◆ **Exercise tasks**:
(A) In the iPod review below, translate this sentence into Spanish: "It outsells all other portable music players in the world, and for some very good reasons."
(B) According to the iPod review below, what kind of port must a computer have for the iPod to work with it?
(C) Continue the iPod review below, picking up after its final sentence.

◆ **Given text**:
━━━━━━━━━━━━━━━━━━━━

Ed.Williamson's Full Review: Apple iPod photo 4th Generation (60 GB) MP3 Player
One thing is certain about Steve Jobs- he knows far better than most people in the computer industry and on the planet what the consumer wants in their gut in a product and how to deliver it. This is strikingly evident in the latest (circa 2005) techno tool: The Photo iPod.
You can see Jobs way of thinking if you look back 20 years or so. Take Apple Computers, for example. The standard PC, built around the IBM/Microsoft model, has clearly won the market share in the world at large over the years. It is the no-nonsense left-brain no-slackers workhorse of the computer world today, and practically everyone uses a PC from the back street pachinko parlors of Tokyo to the mahogany-paneled offices of Wall Street and everything in-between . Software for anything else is hard to find.
Even so, Steve Jobs and his Apple Computer world have always made a product that is much more fun to own and operate- the Apple Computer- than the ubiquitous PC. The IBM/Microsoft PC has always seemed like a Buick Roadmaster to me, while the Apple Computer (especially the Mac) has always seemed like the Corvette Stingray---it just is a much sexier little dear. One is clearly made for work while the other is clearly made to be beautiful and to have fun- while getting the job done. And Steve Jobs and Apple have always seemed to be clearly aware of this distinction.
I suppose then, that it was fortuitous that Jobs helped bring into being the most fun digital music player in the world: the iPod. It outsells all other portable music players in the world, and for some very good reasons.
First, it is the most fun player to use there is. If you compare it to any other player today, you just get that click in your mind that says that this is the best. If you could bottle up intuitive when it comes to using a digital music player, the iPod is still gallons ahead. And it will mesh with either an Apple computer or a PC Computer. You just need to have either a firewire port or a USB 2.0 port, but either can be added cheap to most computers by persons of minimal computer experience.

━━━━━━━━━━━━━━━━━━━━

◆ **Supplied data**:
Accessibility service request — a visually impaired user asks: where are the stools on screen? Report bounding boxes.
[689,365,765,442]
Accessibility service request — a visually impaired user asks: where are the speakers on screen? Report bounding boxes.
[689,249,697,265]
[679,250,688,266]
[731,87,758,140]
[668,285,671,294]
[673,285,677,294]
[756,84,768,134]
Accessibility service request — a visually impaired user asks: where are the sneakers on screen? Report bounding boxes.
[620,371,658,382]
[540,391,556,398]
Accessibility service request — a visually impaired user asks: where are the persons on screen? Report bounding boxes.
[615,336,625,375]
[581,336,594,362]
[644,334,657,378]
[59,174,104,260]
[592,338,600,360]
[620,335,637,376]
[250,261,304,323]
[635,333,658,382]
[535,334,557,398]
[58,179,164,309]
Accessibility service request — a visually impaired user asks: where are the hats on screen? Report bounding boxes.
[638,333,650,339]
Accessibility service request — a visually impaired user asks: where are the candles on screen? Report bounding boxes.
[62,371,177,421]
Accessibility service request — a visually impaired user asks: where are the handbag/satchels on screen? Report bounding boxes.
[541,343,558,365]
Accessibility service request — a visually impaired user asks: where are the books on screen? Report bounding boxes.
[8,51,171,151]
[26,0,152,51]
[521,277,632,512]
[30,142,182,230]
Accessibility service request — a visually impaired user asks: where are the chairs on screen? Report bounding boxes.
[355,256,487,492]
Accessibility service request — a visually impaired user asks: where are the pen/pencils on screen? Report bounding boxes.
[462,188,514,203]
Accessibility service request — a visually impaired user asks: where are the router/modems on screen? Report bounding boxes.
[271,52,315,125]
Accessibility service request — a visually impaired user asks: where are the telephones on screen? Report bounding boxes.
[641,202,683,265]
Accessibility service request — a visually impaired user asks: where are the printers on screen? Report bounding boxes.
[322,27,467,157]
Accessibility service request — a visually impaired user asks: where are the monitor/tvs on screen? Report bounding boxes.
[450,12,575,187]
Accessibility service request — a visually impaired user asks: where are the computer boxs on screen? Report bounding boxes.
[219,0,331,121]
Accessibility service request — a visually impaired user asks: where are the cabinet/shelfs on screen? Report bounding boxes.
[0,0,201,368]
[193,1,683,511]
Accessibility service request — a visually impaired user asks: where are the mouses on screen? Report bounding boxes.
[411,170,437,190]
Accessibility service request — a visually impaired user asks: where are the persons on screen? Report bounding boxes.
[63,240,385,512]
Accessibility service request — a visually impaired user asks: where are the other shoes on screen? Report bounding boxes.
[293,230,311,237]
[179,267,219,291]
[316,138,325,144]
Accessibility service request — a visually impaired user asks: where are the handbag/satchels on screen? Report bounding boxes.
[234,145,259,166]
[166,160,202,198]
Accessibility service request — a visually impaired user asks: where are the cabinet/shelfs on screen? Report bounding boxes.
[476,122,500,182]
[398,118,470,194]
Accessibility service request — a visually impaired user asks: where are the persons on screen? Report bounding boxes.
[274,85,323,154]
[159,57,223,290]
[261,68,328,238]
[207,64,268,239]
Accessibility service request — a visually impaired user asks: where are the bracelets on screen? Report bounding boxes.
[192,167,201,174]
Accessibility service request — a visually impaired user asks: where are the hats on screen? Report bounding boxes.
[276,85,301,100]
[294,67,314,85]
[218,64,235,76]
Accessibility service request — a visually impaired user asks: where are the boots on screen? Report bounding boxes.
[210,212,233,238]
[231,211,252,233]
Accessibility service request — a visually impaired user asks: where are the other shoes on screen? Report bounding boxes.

━━━━━━━━━━━━━━━━━━━━

◆ **The results**:
(A) Se vende más que todos los demás reproductores de música portátiles del mundo, y por algunas razones muy buenas.

(B) Either a firewire port or a USB 2.0 port.

(C)
Second, you get the feeling that it was designed with YOU in mind, and that whoever designed it was more interested in how people use their gadgets than in what the end-of-the-year sales results were going to look like in some stockholders meeting. You can believe that Jobs must use his every day, whereas youd wonder--- if it came from Redmond---or Round Rock or a lot of other places if the engineers there would use theirs more than every month or so..
Third, nobody in the industry has such a seamless triumvirate as the phenomenal iTunes-software-on-the-computer/ iTunes-Store-on-the-internet/ iPod-itself music triangle. It is just flat symbiotic. Im sure Microsoft and others must salivate when they see how much fun comes out of that for the consumers and how much cash goes back into it for Apple.
Fourth, you as the enduser feel like you have an expensive product yet which is reliable and is worth every penny. Again, you feel like its designers are straight-shooters who want to give you something that will last.
And fifth, with all those other iPod-ers out there, you feel like you must have made your choice the Peoples choice youre part of an army of music lovers who have found a shared gift. You may like all those other MP3 players out there and be a person who normally goes with the underdog, but in the matter of the iPod you realize you need to make an exception. This is the Real Deal.
So what about the Photo iPod- and more specifically, what about the 60 GB Photo iPod?
This little wonder is one of the most miraculous devices I have ever seen in my life. A hundred years ago the royalty of the earth would have probably given a million dollars for one of these things. When they came out at first, the ones with the biggest capacity (60 GB) were about $600.00 (US) but that price has now been slashed to $450.00. Thats a lot of money but what you get back may make it worth it.
First of all, it packs all the wonderfulness that we associate with the aforementioned iPod phenomenon. The iPod is the world-beater deluxe and this one is the best of the pods.
Second- its so TINY. It is barely bigger than a beck of cards and weighs only 6.5 ounces. Of the pods its the biggest but even so its still diminutive compared to, say, an early Walkman.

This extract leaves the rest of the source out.